JATI Diri Jawa Pos (11/08/09) yang berjudul Mencabut Akar Radikalisme menarik untuk ditanggapi. Sebab, pertama, momentum pascabom JW Marriott II dan Ritz-Carlton serta penyerbuan atas Noodin M. Top di rumah M. Djahri di Temanggung masih menghiasi headline sejumlah media.

Kedua, statemen mantan Kepala BIN A.M. Hendropriyono ketika wawancara dengan TV One (29/07/09), yang mengatakan bahwa terorisme terkait dengan Wahabi radikal, yang merupakan lingkungan yang cocok bagi terorisme. Ketiga, wacana penegakan syariah dan khilafah semakin mengemuka.

Ada beberapa poin di Jati Diri tersebut yang perlu digarisbawahi. Terutama di kalimat, ”Begitu juga maraknya aksi unjuk rasa yang menuntut didirikannya khilafah Islamiyah dan pemberlakuan syariat Islam. Aparat negara juga membiarkan. Padahal, dengan adanya keinginan itu, langsung atau tidak, mereka telah menafikan NKRI” (alinea 9).
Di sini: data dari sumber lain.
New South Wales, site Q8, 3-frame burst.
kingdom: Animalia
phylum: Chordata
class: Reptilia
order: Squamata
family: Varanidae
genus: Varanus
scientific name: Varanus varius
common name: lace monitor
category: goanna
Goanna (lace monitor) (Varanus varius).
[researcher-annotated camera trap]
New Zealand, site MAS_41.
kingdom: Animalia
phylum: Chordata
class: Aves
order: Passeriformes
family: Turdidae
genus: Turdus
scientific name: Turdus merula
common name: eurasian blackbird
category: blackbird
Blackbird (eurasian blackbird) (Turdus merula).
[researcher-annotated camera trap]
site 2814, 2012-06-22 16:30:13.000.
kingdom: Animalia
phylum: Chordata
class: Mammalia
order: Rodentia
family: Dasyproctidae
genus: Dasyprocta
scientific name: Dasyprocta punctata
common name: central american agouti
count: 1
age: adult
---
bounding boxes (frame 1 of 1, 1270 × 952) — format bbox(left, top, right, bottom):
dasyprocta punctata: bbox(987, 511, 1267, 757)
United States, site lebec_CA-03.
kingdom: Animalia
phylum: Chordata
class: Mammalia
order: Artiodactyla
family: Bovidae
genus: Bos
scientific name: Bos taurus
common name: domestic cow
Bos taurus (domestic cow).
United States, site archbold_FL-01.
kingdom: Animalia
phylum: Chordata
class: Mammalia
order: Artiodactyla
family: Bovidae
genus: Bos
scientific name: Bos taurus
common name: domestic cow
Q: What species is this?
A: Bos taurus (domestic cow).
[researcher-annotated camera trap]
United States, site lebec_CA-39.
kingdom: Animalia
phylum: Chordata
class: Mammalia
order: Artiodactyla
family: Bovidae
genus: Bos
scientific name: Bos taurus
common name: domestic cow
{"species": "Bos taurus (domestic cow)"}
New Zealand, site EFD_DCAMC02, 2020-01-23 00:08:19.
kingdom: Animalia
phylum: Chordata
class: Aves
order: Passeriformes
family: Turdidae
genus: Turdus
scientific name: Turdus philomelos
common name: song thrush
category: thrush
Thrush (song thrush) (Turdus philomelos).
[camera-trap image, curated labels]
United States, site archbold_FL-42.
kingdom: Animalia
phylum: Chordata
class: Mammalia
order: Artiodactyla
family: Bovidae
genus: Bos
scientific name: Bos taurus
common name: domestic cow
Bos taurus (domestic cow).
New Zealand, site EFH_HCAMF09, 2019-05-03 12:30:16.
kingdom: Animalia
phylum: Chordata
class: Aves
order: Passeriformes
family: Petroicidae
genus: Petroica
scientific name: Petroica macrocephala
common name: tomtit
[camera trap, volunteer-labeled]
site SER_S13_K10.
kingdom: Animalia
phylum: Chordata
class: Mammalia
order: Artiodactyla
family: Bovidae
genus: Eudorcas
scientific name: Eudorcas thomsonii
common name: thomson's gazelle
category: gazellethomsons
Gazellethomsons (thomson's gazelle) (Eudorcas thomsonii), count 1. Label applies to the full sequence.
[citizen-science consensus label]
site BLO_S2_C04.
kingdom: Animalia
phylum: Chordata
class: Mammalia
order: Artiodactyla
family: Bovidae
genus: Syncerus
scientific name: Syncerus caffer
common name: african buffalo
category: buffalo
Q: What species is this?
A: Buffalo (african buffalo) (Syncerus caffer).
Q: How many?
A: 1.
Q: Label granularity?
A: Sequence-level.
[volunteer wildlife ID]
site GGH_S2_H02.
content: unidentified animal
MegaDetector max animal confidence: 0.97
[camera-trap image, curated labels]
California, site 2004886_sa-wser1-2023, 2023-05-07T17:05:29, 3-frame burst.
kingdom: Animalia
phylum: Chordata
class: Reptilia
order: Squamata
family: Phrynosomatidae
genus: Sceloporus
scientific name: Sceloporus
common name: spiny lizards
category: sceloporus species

Kelompok-kelompok itu bisa jadi memang tidak punya hubungan dengan jaringan Noordin M. Top. Namun, model gerakan dan pemikiran mereka sangat dekat. Artinya, sangat terbuka lebar, dari kelompok itulah persemaian bibit-bibit militan akan tumbuh (alinea 10).

Tidak Korelatif

Pemberantasan terorisme secara kontinu dan komprehensif serta menangani dan mengantisipasi faktor-faktor persemaiannya memang harus dilakukan. Hanya, ada perbedaan dalam merumuskan faktor-faktor sebagai persemaian terorisme. Tidak fair jika faktor persemaian terorisme dibatasi hanya faktor gerakan radikal. Sebab, ada faktor lain yang ikut andil dalam memunculkan terorisme. Seperti, faktor ketimpangan ekonomi, faktor kezaliman politik luar negeri negara-negara hegemonik (adanya terorisme yang dilakukan negara atau state terrorism), faktor rendahnya pemahaman terhadap Islam, serta faktor operasi intelijen untuk stigmatisasi dan monsterisasi Islam serta kaum muslimin.

Faktor rendahnya pemahaman terhadap Islam (dlo’fusy syadid fil fahmil Islam) adalah akar utama munculnya terorisme. Sezalim apa pun state terrorism berlangsung dan semelarat apa pun seseorang, dengan pemahaman Islam yang kaffah, tentu tidak akan mau melakukan tindakan teror. Begitu pula, secanggih apa pun, sebuah operasi intelijen tidak akan dapat menjebak, membujuk, atau memprovokasi seorang muslim untuk melakukan tindak teror.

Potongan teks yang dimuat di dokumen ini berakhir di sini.